**Stored dataset items**

┌──

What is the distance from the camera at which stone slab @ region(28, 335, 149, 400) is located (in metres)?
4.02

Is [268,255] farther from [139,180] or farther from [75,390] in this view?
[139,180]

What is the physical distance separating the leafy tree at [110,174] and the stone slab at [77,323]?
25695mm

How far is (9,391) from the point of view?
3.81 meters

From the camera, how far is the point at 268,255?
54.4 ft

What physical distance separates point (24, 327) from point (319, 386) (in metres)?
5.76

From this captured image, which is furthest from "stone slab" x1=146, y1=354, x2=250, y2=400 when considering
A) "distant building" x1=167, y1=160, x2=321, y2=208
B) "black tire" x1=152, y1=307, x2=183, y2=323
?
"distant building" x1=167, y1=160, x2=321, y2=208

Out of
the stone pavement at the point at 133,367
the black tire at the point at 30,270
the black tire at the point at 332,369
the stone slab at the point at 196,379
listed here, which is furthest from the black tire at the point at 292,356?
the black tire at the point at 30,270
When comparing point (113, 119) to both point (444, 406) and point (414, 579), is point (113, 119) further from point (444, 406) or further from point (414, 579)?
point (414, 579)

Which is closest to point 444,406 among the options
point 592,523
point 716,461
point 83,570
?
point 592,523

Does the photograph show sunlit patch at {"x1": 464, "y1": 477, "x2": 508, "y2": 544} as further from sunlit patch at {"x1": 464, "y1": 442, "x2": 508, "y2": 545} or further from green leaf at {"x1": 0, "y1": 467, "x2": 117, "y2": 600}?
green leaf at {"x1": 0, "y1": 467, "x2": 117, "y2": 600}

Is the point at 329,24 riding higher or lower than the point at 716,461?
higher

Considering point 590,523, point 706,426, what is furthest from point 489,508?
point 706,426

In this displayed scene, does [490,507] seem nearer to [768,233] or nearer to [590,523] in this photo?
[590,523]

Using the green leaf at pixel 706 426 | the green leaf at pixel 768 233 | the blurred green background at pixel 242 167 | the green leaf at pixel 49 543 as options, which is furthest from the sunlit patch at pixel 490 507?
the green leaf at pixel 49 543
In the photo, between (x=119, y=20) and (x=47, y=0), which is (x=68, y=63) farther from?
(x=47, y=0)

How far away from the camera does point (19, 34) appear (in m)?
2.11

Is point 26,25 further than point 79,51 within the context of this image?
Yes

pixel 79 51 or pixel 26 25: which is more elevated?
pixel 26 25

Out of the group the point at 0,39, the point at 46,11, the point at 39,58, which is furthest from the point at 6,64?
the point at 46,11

└──

**Exercise task**
Rewrite all of the data above, swapping every occurrence of "stone slab" for "stone block" and leaving everything else as it is.

**Exercise response**
What is the distance from the camera at which stone block @ region(28, 335, 149, 400) is located (in metres)?
4.02

Is [268,255] farther from [139,180] or farther from [75,390] in this view?
[139,180]

What is the physical distance separating the leafy tree at [110,174] and the stone block at [77,323]?
25695mm

How far is (9,391) from the point of view?
3.81 meters

From the camera, how far is the point at 268,255?
54.4 ft

What physical distance separates point (24, 327) from point (319, 386) (in metres)?
5.76

From this captured image, which is furthest from "stone block" x1=146, y1=354, x2=250, y2=400 when considering
A) "distant building" x1=167, y1=160, x2=321, y2=208
B) "black tire" x1=152, y1=307, x2=183, y2=323
?
"distant building" x1=167, y1=160, x2=321, y2=208

Out of
the stone pavement at the point at 133,367
the black tire at the point at 30,270
the black tire at the point at 332,369
the stone block at the point at 196,379
listed here, which is furthest from the black tire at the point at 292,356?
the black tire at the point at 30,270
When comparing point (113, 119) to both point (444, 406) and point (414, 579), is point (113, 119) further from point (444, 406) or further from point (414, 579)?
point (414, 579)

Which is closest to point 444,406 among the options
point 592,523
point 716,461
point 83,570
?
point 592,523

Does the photograph show sunlit patch at {"x1": 464, "y1": 477, "x2": 508, "y2": 544} as further from sunlit patch at {"x1": 464, "y1": 442, "x2": 508, "y2": 545} or further from green leaf at {"x1": 0, "y1": 467, "x2": 117, "y2": 600}?
green leaf at {"x1": 0, "y1": 467, "x2": 117, "y2": 600}

Is the point at 329,24 riding higher or lower than the point at 716,461?
higher

Considering point 590,523, point 706,426, what is furthest from point 489,508?
point 706,426

In this displayed scene, does [490,507] seem nearer to [768,233] or nearer to [590,523] in this photo?
[590,523]

Using the green leaf at pixel 706 426 | the green leaf at pixel 768 233 | the blurred green background at pixel 242 167 | the green leaf at pixel 49 543 as options, which is furthest from the sunlit patch at pixel 490 507?
the green leaf at pixel 49 543
In the photo, between (x=119, y=20) and (x=47, y=0), which is (x=68, y=63) farther from?
(x=47, y=0)

How far away from the camera does point (19, 34) appear (in m)?
2.11

Is point 26,25 further than point 79,51 within the context of this image?
Yes

pixel 79 51 or pixel 26 25: which is more elevated?
pixel 26 25

Out of the group the point at 0,39, the point at 46,11, the point at 39,58, which is furthest from the point at 6,64?
the point at 46,11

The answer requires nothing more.